まずセンター試験の代わりに使われる英語の試験において「GTEC」というベネッセが作る試験が採用されたというところ。
そして、もう一つは国語・数学の記述式問題の採点業務もベネッセに関わる法人が受注したというところです。
要するに、センター試験の代わりに使われる新しい入試制度の中核部分においてベネッセという民間事業者が独占的に参画しているということです。
また、このような独占的状態がなぜ生まれたのかという「プロセス」が非常に不透明な点も批判が止まない背景にはあると考えられます。
「なぜ、こういう仕組みになったのかを検証しなければならない」
8日の参院予算委員会の集中審議で、萩生田文科相はこう言って民間試験活用を議論した会議の議事録を公表する意思を改めて強調した。
公表されるのは、2016年4月に文科省内に設置された有識者らによる「検討・準備グループ」の会議内容。17年5月に大学入学共通テスト実施方針案が示されてからは第10回以降の議事要旨が公開されているが、第1~9回の議事録は非公開とされてきた。
同上
選定プロセスの多くが非開示にあると述べられています。
まとめると、選定プロセスが不透明でかつ特定の事業者が独占的に受注しているという事象から「癒着」ではないかと疑われているわけです。
蛇足ですが、その疑惑に対して文科大臣がなぜか他人事なのも気になるところです。(なぜなら、もし本当に知らなかったのならガバナンスが効いていないという意味でより深刻だからです。)
ベネッセに疑惑が上がる理由
そして、極め付けでもあるのですが、7日の東京新聞の報道で疑惑がさらに深まる展開になります。その関連企業に文科省の役人が天下りしていたのです。
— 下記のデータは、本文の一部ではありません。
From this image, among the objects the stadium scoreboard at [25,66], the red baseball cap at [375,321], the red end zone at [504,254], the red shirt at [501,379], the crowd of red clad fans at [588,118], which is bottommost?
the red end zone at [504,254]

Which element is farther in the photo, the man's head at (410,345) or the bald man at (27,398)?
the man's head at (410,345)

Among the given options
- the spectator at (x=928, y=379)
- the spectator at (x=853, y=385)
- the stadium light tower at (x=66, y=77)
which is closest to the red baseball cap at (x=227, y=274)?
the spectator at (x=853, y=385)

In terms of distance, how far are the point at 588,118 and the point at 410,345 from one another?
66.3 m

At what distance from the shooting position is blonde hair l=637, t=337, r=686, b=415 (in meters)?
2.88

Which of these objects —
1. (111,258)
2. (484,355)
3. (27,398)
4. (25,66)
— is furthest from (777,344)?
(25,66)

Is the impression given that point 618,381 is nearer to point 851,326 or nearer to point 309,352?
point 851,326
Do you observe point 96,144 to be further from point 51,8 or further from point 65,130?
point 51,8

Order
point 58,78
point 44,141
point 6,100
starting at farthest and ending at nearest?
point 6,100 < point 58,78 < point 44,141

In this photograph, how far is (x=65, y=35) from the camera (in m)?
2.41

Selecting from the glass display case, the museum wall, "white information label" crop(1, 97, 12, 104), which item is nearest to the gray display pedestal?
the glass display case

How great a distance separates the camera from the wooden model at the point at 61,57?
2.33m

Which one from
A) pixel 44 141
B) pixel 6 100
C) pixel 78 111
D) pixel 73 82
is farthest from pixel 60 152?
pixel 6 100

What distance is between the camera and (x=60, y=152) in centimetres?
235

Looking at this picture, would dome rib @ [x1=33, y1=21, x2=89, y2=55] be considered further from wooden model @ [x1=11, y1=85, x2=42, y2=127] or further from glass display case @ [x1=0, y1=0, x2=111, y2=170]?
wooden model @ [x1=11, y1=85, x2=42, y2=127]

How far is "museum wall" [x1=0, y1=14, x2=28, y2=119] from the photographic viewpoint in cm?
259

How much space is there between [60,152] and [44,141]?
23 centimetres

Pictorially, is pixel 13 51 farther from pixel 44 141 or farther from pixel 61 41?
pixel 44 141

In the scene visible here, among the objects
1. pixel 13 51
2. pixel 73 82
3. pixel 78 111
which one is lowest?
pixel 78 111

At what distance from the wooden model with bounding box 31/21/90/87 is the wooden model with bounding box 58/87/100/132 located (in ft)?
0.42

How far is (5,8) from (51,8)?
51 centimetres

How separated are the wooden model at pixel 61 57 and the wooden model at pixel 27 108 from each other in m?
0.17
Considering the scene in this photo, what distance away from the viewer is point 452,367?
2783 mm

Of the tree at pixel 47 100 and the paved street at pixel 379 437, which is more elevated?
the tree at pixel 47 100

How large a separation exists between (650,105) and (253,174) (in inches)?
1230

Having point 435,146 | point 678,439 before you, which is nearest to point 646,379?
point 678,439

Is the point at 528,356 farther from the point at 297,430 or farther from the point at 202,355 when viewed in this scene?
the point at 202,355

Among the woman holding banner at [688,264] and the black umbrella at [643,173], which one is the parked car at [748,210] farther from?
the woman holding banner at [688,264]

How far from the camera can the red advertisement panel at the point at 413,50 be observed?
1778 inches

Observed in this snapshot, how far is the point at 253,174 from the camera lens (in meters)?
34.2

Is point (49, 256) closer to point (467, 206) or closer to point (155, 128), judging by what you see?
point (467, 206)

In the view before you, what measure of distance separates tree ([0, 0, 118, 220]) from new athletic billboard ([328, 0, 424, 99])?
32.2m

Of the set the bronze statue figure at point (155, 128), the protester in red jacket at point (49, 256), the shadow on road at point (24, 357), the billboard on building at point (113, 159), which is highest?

衆院予算委員会は六日、安倍晋三首相と関係閣僚が出席して集中審議を行った。二〇二〇年度の大学入学共通テストへの導入が延期された英語民間検定試験に関し、実施団体の一つベネッセの関連法人に旧文部省、文部科学省から二人が再就職していたことが明らかになった。野党は、英語民間試験導入の背景に官民癒着があるのではないかと追及した。 (木谷孝洋)
『英語試験法人に天下り 旧文部省次官ら2人 衆院予算委』 東京新聞 2019年11月7日
https://www.tokyo-np.co.jp/article/politics/list/201911/CK2019110702000159.html
スロットでいうと7、7がきて7が最後きたようにも見えます。
まあ日本で天下りを叩き出すと埃が出る会社は他にもあるでしょうが、しかしだからと言ってこれを看過していい理由にはなりません。
なお本件は別の角度からも「ベネッセありき」にしか見えないという指摘が上がっています。
例えば、新試験では記述式が多くなるのですが、この試験の採点をバイトにやらせることを文科大臣は否定していません。
立民の川内博史氏が採点者に学生アルバイトも想定されるのかをただしたのに対し、萩生田氏は「さまざまな属性の方が含まれる」と否定しなかった。
同上
これが非常に問題なのがお分りいただけるでしょうか。
なぜなら、そもそもベネッセを新試験制度において主担当とした背景には記述式入試になると大学入試センターではまかないきれないからという理由づけがあったとされるからです。
それについては東京新聞の記事が詳しいのでご確認ください。
記述式問題の採点は、受験者数が約五十万人と膨大なため、テストを実施する大学入試センターでは対応できないとして、民間の「ベネッセコーポレーション」の子会社に委託される。
同上
もちろんこれ以外の理由もあるでしょう。
しかし、本丸としてはこの理由で国内最大手のベネッセが新試験を受託したとしか現状では考えられないわけで、仮にベネッセがやる場合も結局バイトが採点するならば、選定理由の前提が崩れてしまうわけです。
同社は岡山に本社があるらしいですが、この展開「K学園」とどうも似てきています。
民間企業を利用するのが悪いわけではない
ここで再掲ですが誤解してもらいたくないことがあります。
それは本記事があらゆる公的事業に民間事業者を入れるなということを主張する趣旨ではないということです。
ベネッセが新制度の入試において事業者として関わることも条件によっては全く問題ありません。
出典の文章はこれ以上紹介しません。